WEST PALM BEACH, Fla. — How can a wildly expensive Senate campaign be an undercard?
Apparently, when you have an open-seat race for governor with a quickly emerging Democratic star running against a former congressman aligned with President Donald Trump.
Two election-eve polls show the Democrats in both the gubernatorial and Senate races running ahead. A new NBC News-Marist poll has the Democratic candidates for each office up by four percentage points, within the survey’s margin of error among likely voters.
Quinnipiac, meanwhile, released its latest Florida poll showing the Democrats ahead by seven points in each contest, well outside the poll’s margin of error.
The polling suggesting there will not be much crossover voting might be working to the particular advantage of Bill Nelson, the incumbent Democratic senator here.
Nelson seems to have hitched his electoral wagon to Andrew Gillum, the Democratic candidate for governor and Tallahasee mayor who has generated substantial excitement among Democrats.
When Nelson took the stage Saturday afternoon at a joint rally with his party’s gubernatorial pick here Saturday, the third-term senator had very little to say on stage beyond introducing Gillum ahead of an acoustic performance by Jimmy Buffett at an event sponsored by Florida Democrats.

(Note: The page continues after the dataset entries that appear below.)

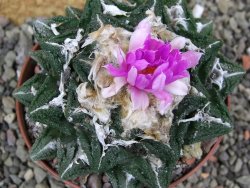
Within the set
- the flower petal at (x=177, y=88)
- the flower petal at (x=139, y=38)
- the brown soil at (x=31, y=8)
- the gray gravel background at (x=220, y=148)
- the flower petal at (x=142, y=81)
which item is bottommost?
the gray gravel background at (x=220, y=148)

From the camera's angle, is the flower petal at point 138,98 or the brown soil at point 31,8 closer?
the flower petal at point 138,98

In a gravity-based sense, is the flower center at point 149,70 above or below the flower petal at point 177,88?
above

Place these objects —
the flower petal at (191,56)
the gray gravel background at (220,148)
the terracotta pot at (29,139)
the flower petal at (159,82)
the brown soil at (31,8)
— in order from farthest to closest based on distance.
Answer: the brown soil at (31,8), the gray gravel background at (220,148), the terracotta pot at (29,139), the flower petal at (191,56), the flower petal at (159,82)

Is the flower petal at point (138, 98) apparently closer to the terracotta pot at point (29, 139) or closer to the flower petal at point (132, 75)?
the flower petal at point (132, 75)

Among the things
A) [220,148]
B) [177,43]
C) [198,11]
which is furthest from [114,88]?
[198,11]

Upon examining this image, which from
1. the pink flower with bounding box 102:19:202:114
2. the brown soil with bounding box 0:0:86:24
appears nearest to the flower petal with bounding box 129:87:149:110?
the pink flower with bounding box 102:19:202:114

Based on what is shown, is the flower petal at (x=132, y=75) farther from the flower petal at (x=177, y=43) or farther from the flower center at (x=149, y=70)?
the flower petal at (x=177, y=43)

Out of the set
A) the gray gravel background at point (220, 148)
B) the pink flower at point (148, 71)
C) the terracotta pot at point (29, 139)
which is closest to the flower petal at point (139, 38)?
the pink flower at point (148, 71)

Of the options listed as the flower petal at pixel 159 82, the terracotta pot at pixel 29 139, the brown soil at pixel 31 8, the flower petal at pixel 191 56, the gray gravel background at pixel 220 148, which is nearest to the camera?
the flower petal at pixel 159 82
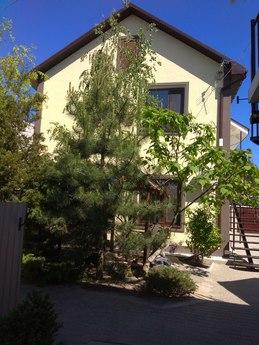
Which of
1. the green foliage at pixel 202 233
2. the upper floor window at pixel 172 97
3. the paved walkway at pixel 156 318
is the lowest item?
the paved walkway at pixel 156 318

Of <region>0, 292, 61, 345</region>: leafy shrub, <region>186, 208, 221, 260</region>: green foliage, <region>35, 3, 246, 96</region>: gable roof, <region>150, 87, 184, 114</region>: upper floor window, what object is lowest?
<region>0, 292, 61, 345</region>: leafy shrub

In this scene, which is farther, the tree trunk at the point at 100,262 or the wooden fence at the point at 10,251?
the tree trunk at the point at 100,262

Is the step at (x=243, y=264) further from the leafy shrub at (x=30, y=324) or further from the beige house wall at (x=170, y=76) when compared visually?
the leafy shrub at (x=30, y=324)

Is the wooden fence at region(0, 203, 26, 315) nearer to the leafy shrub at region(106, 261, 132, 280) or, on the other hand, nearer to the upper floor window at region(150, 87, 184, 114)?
the leafy shrub at region(106, 261, 132, 280)

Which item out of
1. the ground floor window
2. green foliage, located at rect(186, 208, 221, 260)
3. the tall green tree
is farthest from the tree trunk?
green foliage, located at rect(186, 208, 221, 260)

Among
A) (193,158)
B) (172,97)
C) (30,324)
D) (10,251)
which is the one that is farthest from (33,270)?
(172,97)

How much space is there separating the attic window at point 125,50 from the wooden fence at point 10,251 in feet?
18.6

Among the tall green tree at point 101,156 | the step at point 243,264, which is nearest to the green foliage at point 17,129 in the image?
the tall green tree at point 101,156

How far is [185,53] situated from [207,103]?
2.00 meters

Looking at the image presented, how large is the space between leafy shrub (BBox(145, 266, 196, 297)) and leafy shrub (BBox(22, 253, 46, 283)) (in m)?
2.39

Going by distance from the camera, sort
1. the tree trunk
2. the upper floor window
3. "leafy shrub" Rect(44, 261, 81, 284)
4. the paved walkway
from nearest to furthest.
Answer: the paved walkway, "leafy shrub" Rect(44, 261, 81, 284), the tree trunk, the upper floor window

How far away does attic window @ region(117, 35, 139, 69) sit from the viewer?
11133 mm

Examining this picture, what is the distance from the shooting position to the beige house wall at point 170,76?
47.5ft

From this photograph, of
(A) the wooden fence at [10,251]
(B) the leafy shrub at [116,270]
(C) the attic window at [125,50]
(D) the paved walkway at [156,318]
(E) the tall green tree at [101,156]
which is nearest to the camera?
(A) the wooden fence at [10,251]
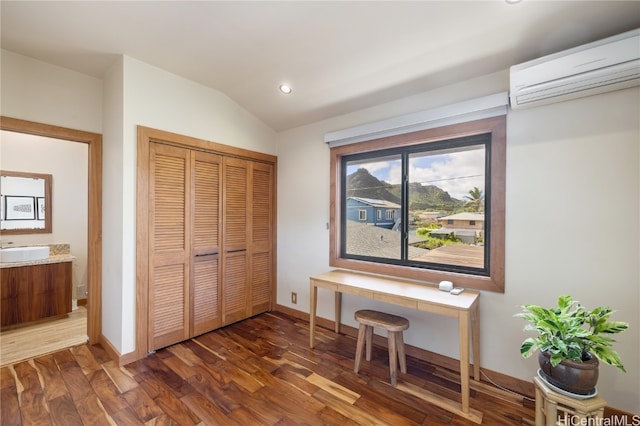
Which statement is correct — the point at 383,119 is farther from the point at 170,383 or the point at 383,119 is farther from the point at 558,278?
the point at 170,383

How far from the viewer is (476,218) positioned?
7.73 feet

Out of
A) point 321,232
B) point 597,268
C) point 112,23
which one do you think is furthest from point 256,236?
point 597,268

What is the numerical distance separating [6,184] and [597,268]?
20.0ft

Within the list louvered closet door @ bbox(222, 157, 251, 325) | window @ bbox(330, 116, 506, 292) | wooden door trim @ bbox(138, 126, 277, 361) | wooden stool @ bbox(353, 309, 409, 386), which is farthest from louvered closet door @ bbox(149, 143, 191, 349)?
wooden stool @ bbox(353, 309, 409, 386)

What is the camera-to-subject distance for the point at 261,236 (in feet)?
11.8

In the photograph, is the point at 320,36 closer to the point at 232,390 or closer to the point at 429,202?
the point at 429,202

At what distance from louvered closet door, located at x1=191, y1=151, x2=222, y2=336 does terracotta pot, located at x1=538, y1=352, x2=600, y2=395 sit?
2931mm

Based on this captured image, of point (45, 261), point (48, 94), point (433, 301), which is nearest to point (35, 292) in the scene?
point (45, 261)

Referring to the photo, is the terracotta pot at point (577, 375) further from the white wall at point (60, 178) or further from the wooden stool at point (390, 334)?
the white wall at point (60, 178)

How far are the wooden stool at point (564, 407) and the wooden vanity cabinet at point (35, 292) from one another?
15.9ft

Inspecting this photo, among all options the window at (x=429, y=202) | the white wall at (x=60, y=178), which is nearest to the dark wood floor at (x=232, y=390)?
the window at (x=429, y=202)

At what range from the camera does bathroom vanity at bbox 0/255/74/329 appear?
3.11 metres

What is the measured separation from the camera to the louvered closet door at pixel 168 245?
257cm

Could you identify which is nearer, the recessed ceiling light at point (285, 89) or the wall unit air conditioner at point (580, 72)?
the wall unit air conditioner at point (580, 72)
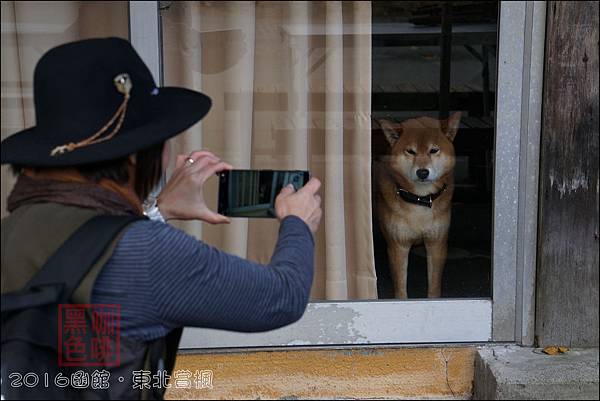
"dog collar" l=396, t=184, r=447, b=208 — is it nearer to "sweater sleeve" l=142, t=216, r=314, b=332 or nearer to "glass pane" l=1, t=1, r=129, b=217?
"glass pane" l=1, t=1, r=129, b=217

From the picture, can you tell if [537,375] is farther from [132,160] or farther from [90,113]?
[90,113]

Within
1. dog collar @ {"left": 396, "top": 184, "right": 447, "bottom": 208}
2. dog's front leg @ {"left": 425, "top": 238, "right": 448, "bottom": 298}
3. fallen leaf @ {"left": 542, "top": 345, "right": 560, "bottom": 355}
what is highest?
dog collar @ {"left": 396, "top": 184, "right": 447, "bottom": 208}

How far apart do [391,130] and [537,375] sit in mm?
1385

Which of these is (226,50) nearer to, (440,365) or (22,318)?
(440,365)

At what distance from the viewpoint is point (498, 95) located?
3.40m

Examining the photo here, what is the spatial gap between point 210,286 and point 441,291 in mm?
2354

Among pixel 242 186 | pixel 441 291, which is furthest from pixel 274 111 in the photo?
pixel 242 186

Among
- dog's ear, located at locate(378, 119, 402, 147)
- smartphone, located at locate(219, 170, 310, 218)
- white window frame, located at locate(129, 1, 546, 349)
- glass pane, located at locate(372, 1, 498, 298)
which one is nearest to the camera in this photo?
smartphone, located at locate(219, 170, 310, 218)

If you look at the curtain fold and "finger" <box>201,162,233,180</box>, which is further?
the curtain fold

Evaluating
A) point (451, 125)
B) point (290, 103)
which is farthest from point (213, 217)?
point (451, 125)

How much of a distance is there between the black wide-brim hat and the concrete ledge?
2.06 meters

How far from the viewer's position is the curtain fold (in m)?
3.59

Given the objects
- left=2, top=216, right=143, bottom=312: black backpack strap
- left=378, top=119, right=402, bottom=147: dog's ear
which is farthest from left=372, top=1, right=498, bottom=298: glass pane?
left=2, top=216, right=143, bottom=312: black backpack strap

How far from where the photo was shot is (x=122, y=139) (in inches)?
62.7
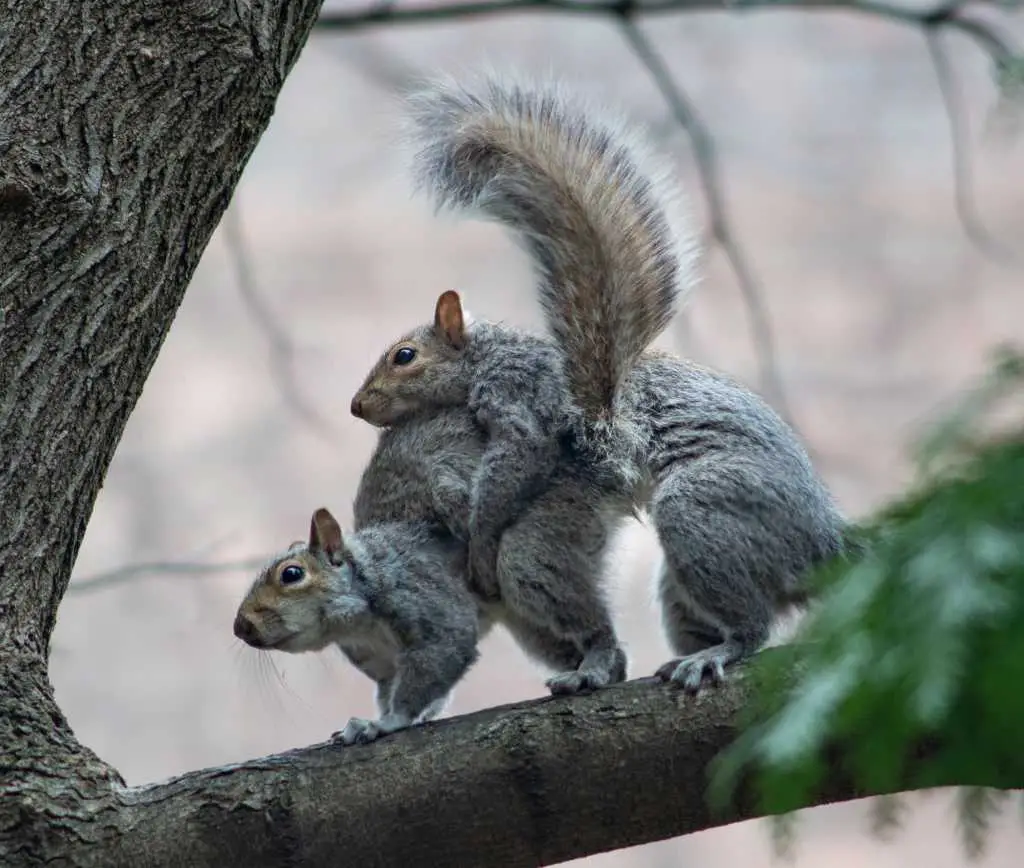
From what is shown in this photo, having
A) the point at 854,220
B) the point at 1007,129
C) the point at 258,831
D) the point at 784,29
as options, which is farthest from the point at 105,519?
the point at 1007,129

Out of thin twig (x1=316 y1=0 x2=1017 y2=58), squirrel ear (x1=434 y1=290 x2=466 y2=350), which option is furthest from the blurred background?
squirrel ear (x1=434 y1=290 x2=466 y2=350)

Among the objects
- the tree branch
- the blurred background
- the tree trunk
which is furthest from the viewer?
the blurred background

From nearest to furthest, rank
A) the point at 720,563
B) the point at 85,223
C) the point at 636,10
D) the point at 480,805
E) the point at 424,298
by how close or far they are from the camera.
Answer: the point at 480,805 → the point at 85,223 → the point at 720,563 → the point at 636,10 → the point at 424,298

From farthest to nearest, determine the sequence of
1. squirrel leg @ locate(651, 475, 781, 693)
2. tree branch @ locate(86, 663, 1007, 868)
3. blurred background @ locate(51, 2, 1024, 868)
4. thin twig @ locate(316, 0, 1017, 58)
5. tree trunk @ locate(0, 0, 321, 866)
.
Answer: blurred background @ locate(51, 2, 1024, 868), thin twig @ locate(316, 0, 1017, 58), squirrel leg @ locate(651, 475, 781, 693), tree trunk @ locate(0, 0, 321, 866), tree branch @ locate(86, 663, 1007, 868)

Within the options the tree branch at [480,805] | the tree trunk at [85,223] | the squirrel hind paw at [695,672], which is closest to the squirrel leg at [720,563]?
the squirrel hind paw at [695,672]

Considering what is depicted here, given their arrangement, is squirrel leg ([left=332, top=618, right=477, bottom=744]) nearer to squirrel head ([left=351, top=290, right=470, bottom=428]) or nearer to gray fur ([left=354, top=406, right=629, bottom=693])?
gray fur ([left=354, top=406, right=629, bottom=693])

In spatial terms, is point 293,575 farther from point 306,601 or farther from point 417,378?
point 417,378

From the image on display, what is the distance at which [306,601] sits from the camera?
2.36 meters

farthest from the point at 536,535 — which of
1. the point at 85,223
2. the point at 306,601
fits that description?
the point at 85,223

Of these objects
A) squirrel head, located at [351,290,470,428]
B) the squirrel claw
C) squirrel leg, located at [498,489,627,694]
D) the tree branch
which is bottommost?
the tree branch

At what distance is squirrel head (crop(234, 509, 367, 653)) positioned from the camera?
7.73ft

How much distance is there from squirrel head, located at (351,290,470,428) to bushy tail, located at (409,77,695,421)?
26 cm

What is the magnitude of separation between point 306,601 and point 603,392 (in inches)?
21.7

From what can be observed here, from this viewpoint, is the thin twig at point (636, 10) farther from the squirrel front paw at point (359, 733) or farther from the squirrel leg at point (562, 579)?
the squirrel front paw at point (359, 733)
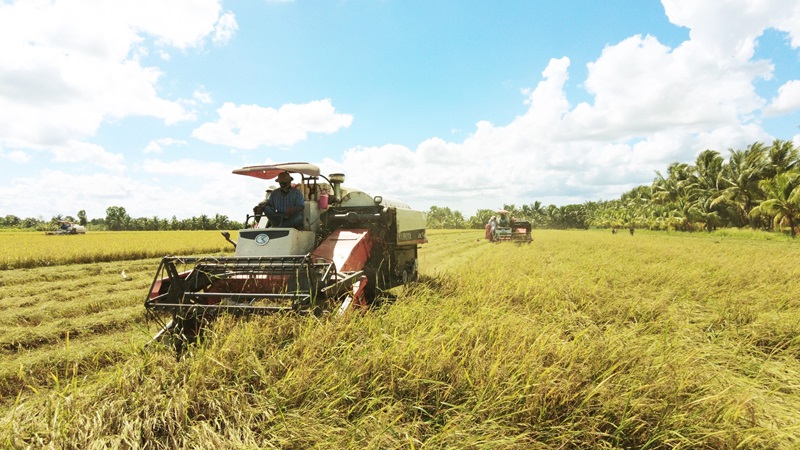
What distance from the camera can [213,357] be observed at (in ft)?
8.84

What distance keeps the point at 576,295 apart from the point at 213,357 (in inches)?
185

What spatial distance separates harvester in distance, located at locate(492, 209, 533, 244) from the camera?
74.2 feet

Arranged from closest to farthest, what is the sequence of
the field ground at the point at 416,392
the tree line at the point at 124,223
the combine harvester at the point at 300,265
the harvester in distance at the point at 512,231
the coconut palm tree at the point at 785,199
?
the field ground at the point at 416,392, the combine harvester at the point at 300,265, the harvester in distance at the point at 512,231, the coconut palm tree at the point at 785,199, the tree line at the point at 124,223

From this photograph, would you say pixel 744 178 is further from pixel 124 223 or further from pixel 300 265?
pixel 124 223

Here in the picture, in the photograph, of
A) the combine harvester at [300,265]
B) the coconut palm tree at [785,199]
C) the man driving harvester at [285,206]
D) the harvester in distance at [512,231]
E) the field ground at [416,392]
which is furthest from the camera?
the coconut palm tree at [785,199]

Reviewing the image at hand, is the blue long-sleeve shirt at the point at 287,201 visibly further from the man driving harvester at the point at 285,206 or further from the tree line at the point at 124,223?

Buffett, a longtime Florida Democrat and environmental activist, changed some lyrics for the event.
“Some people say that there’s a red tide to blame/ but I know, it’s Rick Scott’s fault,” he sang.
The “red tide” line referred to algae blooms affecting Florida’s waters
that Democrats have long accused Scott of mismanaging.
That Nelson would not be taking the limelight was not really a surprise to the senator’s supporters.
Before he arrived on stage, Democratic Rep. Lois Frankel warmed up the crowd by saying she had been barred from Trump’s nearby Mar-a-Lago estate and a compliment for Nelson’s work if no one would to compete with Gillum in terms of bringing out crowds.
“Listen, I know the guy’s not flashy,” Frankel said on the amphitheater stage. “But I will tell you this: he is hardworking, he is dependable and he tells the truth.”
Many in the Sunshine State have already voted, with early voting ended Sunday.
Both Senate candidates have been running around the state. Sunday brought Nelson to Kissimmee for a GOTV rally that featured Eva Longoria, Zoe Saldana and America Ferrara, while Gov. Rick Scott, fresh off a Saturday night appearance at a rally with Trump in the Florida Panhandle, made Sunday stops including in Broward County.
Scott held court with members of the Bikers for Trump group Sunday afternoon at a bar in Fort Lauderdale, encouraging supporters of the president to bring their friends to the polls to vote for Republicans, including the gubernatorial bid of former Rep. Ron DeSantis.
He said at the event with the bikers that he spoke with Trump between a couple of stops at churches on Sunday morning.
“We can win in these elections, there’s no reason we should lose,” Scott told the crowd. “If we go out and fight for our votes, then we’re going to win.”
DeSantis spent part of his Sunday a few exits north on I-95 in Boca Raton, campaigning alongside special guest former New York Mayor (and Trump lawyer) Rudy Giuliani.
Scott has won statewide at the top of the ticket twice, but now he has a new challenge of trying to knock off Nelson in a year in which the combined effect of Trump and Gillum could lead to a Democratic surge.
But speaking with Roll Call in Orlando on Friday, Scott exuded confidence.
“We’re going to win,” the governor said. “I don’t think there’s ever been public polls that have said I was going to win in these elections. I’ve had one primary and two generals, and they all said I was going to lose.”
“I’ve probably shaken hands with over a half-a-million people since I got elected, including my race in 2010,” Scott said.
Each day has brought new lines of attack between Nelson and Scott. On Sunday, it was Nelson criticizing Scott over the government efforts to address the needs of the Puerto Rico and the Puerto Rican communities in Florida in the aftermath of Hurricane Maria.
“Of all the voters in Florida, Puerto Ricans can understand what is at stake in this election,” Nelson said at the Kissimmee event.
After the event with the bikers, Scott was asked to respond to Nelson renewing questions about the Maria response efforts. After highlighting a number of the steps undertaken by the state to assist in the response, Scott turned back to Nelson.
“He’s just a nervous, you know, career politician,” Scott said. “He knows he’s going to lose. He knows he doesn’t deserve to win.”